Students who come to this class have different backgrounds. Some are familiar with some of the fields, others are familiar with other fields. This can be a challenge. This semester we will try to solve this as follows.Some of what can be considered background material will be covered in the lectures - but not all. In addition to the regular lectures and the group/lab sessions, we will early in the semester give some tutorials on background topics we expect are familiar to some of you, but not to all of you, e.g. probability. (The tutorials will be Mondays 2.15-4 pm and show up as group 2 in the schedule). What we will cover in class (lectures+tutorials) will be adapted to what can be assumed from the first year master students in Informatics: Language and Computation, since this course is mandatory for these students. If you have a different background, you may have to read up on some topics on your own.

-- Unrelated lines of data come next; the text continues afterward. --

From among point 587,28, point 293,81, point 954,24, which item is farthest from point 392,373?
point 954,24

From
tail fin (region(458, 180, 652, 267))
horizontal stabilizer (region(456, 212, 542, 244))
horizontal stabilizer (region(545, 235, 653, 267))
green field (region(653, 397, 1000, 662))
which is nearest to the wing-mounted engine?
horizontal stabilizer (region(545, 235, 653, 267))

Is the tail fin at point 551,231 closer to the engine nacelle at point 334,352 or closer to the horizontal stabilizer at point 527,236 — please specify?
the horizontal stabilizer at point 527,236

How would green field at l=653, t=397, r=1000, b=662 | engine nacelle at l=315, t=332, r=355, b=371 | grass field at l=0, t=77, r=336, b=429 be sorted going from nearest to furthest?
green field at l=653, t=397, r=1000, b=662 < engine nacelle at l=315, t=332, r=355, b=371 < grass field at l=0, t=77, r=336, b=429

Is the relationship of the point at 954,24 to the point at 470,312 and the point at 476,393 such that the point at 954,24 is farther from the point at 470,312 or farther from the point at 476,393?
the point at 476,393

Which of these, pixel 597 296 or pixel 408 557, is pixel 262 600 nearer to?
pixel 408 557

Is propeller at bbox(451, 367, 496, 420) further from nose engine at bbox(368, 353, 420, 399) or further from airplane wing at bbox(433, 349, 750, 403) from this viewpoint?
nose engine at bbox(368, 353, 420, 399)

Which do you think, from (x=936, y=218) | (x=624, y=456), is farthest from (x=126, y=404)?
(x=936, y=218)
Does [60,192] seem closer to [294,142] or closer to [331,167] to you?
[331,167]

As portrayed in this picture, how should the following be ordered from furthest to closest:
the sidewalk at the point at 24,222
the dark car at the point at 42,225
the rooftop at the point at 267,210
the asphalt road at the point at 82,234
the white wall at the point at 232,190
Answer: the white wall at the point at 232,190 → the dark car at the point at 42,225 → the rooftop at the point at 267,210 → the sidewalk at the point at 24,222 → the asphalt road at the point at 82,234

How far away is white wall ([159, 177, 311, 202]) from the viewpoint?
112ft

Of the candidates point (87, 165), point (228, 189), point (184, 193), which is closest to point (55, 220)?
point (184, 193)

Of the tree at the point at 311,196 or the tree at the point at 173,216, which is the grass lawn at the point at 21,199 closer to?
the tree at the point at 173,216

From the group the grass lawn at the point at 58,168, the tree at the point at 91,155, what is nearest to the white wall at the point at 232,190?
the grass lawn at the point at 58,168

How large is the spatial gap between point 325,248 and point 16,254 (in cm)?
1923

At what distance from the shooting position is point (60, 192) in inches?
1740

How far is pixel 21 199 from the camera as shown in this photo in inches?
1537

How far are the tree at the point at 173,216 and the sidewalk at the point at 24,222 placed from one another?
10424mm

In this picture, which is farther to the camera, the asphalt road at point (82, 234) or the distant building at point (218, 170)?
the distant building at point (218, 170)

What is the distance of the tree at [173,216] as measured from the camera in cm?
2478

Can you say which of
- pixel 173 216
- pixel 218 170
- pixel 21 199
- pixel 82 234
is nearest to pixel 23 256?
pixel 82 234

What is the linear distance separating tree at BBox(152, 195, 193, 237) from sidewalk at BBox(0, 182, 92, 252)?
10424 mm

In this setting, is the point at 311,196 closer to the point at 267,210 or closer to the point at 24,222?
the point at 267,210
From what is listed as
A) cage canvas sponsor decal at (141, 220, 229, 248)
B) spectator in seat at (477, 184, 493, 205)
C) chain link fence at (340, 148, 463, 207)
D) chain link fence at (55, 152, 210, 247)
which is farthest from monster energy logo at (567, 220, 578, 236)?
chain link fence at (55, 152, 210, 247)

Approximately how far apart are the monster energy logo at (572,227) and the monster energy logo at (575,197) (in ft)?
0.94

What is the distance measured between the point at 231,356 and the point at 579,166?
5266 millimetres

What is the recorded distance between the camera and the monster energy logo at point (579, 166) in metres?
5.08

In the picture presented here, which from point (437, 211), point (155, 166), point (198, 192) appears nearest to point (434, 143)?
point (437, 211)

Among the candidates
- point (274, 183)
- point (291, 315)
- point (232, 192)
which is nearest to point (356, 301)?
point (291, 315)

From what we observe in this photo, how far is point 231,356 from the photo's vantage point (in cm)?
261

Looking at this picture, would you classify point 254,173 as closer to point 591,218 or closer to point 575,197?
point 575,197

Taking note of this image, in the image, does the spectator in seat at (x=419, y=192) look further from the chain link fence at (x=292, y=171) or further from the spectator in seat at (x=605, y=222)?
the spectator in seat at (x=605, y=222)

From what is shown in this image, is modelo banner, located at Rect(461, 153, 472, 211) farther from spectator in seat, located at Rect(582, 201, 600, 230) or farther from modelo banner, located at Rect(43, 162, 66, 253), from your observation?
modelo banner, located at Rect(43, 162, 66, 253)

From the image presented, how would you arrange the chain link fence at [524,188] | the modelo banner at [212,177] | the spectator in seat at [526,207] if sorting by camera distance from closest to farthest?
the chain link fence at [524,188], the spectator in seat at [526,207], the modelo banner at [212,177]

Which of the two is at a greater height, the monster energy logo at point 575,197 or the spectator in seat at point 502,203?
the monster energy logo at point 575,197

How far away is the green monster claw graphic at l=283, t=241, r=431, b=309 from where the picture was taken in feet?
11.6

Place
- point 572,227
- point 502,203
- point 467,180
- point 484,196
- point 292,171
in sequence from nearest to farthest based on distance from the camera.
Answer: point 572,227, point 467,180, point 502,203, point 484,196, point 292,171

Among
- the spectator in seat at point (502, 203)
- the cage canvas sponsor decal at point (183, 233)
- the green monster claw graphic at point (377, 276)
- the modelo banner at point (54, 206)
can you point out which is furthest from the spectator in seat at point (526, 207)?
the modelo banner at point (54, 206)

Here is some more on assumed background and recommendations on what to read.
Language and linguistics
You have to be familiar with some core concepts of linguistics, like "parts of speech" and "sentence structure". If you have not taken any courses in linguistics or NLP/Computational Linguistics you should consult some of the following.

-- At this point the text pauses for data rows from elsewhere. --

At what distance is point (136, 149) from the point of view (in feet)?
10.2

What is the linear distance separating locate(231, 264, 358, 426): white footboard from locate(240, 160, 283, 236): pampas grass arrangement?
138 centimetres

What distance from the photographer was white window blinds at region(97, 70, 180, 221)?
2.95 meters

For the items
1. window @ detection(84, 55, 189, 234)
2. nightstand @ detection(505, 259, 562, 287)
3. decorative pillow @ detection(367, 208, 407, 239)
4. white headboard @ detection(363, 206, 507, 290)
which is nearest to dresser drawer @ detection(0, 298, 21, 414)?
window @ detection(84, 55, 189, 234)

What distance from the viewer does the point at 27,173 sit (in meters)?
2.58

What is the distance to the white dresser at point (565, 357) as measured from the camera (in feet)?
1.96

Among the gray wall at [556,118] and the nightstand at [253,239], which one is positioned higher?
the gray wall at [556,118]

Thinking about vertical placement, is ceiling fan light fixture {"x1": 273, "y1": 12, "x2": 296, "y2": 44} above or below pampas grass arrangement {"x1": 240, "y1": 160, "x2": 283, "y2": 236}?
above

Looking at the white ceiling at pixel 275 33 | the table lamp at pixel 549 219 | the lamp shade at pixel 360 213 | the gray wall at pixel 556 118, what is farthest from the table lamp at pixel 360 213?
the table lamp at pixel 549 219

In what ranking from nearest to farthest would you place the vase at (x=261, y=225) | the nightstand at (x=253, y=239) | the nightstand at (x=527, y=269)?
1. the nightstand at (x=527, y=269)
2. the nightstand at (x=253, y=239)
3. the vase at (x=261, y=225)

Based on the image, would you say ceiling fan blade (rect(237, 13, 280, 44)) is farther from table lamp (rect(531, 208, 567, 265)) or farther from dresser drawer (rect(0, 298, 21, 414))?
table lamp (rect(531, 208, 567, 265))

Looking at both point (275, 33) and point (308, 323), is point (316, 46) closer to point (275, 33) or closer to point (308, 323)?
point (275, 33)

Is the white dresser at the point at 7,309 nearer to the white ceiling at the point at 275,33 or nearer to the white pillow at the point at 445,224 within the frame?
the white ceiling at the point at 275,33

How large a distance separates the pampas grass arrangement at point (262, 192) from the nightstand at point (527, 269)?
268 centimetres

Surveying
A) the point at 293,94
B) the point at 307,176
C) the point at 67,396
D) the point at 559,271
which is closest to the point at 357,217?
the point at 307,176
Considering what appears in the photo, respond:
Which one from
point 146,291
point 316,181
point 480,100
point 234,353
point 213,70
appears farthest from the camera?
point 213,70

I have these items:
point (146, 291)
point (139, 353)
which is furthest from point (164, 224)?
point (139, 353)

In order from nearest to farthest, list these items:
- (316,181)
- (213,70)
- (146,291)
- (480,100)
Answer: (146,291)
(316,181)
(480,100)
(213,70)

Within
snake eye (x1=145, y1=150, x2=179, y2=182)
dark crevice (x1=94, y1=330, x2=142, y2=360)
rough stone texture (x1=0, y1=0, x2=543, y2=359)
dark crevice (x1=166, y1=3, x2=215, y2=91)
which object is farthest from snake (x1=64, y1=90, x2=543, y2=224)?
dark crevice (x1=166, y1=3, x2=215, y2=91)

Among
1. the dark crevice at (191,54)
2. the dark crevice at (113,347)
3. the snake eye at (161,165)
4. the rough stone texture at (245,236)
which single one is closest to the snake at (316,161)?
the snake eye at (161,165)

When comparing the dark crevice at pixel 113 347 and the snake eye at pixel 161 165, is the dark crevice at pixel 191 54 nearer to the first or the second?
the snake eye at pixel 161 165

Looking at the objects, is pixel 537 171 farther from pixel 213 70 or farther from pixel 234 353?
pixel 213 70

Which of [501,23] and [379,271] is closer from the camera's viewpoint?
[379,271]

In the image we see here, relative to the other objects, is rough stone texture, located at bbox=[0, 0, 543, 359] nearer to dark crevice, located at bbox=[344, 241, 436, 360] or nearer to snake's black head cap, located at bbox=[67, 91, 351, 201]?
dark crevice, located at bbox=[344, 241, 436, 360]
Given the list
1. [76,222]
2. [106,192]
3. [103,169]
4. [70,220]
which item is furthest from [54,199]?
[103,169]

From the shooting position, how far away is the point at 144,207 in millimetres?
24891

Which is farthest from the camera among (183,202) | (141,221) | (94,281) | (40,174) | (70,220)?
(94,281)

- Chapter 3, "Linguistic Essentials", p. 81-115, in Manning and Schütze: Foundations of Statistical Natural Language Processing. This is the best overview for what will be assumed in the course. Unfortunately, the book is not online, but you find it in the library.
- You are recommended to acquire Jurafsky and Martin, Speech and Language Processing, anyhow. The sections 3.1 + 12.1-12.3 introduce some of the key concepts of morphology and syntax.
- You are also recommended to read sections 8.1-8.3 in the NLTK book: Natural Language Processing with Python, by Bird, Klein and Loper
Programming in Python
The course will not be a heavy programming course, but you have to be able to write programs to solve simple tasks. Moreover, many of the tools we will use are Python modules. We assume that you know how to program and that you are able to learn yourself Python if you are not already familiar with it. Sources for learning Python includes
- The official Python documentation, in particular the Tutorial and Library. (We recommend Python 3.x.x this semester)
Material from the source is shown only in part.